National Weather map of the U.S. heatwave in the Midwest 7/21
Courtesy National Weather Service

Family medicine physician Dr. Jennifer Nordstrom, Mayo Clinic Health System in La Crosse,Wisconsin, says heat illness can range in severity from mild heat cramps to heat exhaustion to a potentially life-threatening heatstroke. She says certain individuals are at higher risk in the heat.

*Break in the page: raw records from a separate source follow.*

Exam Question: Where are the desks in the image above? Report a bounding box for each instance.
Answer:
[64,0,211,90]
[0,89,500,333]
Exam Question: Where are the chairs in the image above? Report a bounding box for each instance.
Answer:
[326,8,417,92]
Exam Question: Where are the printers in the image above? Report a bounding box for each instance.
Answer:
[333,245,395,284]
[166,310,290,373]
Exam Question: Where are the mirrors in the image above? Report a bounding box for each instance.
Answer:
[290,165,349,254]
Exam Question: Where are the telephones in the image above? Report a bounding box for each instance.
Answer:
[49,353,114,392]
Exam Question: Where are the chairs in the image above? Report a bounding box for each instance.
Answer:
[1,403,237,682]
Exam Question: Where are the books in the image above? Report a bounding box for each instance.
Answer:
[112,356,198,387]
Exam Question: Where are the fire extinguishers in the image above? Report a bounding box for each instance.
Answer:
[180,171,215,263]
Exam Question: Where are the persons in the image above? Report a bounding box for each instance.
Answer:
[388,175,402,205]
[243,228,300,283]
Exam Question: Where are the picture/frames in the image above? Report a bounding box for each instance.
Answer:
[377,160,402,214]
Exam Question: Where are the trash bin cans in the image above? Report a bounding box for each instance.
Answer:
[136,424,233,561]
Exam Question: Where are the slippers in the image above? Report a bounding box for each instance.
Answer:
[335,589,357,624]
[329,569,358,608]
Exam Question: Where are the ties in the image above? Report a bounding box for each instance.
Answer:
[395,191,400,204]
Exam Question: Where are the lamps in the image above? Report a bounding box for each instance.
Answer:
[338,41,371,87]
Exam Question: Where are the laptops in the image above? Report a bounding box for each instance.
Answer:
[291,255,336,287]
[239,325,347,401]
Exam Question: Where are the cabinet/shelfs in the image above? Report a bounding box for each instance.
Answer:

What puts you at higher risk?

  • Diabetes, asthma or heart disease
  • Being elderly or very young
  • Being overweight or in poor physical condition
  • Recently been ill with a fever
  • Having had heat illness before
  • Hard chargers who ignore the warning signs

Preventive measures 

  • Avoid strenuous activities when the heat index is above above 105 degrees Fahrenheit or the dew point is above 70.
  • Drink 8 to 16 ounces of water an hour before beginning a workout.
  • Maintain fluid intake before thirst begins.
  • Avoid exercising in the hottest part of the day.
  • Wear loose clothing to allow for circulation.

Heatstroke symptoms:

  • High body temperature. A body temperature of 104 degrees Fahrenheit or higher is the main sign of heatstroke.
  • Altered mental state or behavior. Confusion, agitation, slurred speech, irritability, delirium, seizures and coma can all result from heatstroke.
  • Alteration in sweating. In heatstroke brought on by hot weather, your skin will feel hot and dry to the touch. However, in heatstroke brought on by strenuous exercise, your skin may feel moist.
  • Nausea and vomiting. You may feel sick to your stomach or vomit.
  • Flushed skin. Your skin may turn red as your body temperature increases.
  • Rapid breathing. Your breathing may become rapid and shallow.
  • Racing heart rate. Your pulse may significantly increase because heat stress places a tremendous burden on your heart to help cool your body.
  • Headache. Your head may throb.

If you think a person may be experiencing heatstroke, seek immediate medical help. Call 911 or your local emergency services number.

Take immediate action to cool the overheated person while waiting for emergency treatment.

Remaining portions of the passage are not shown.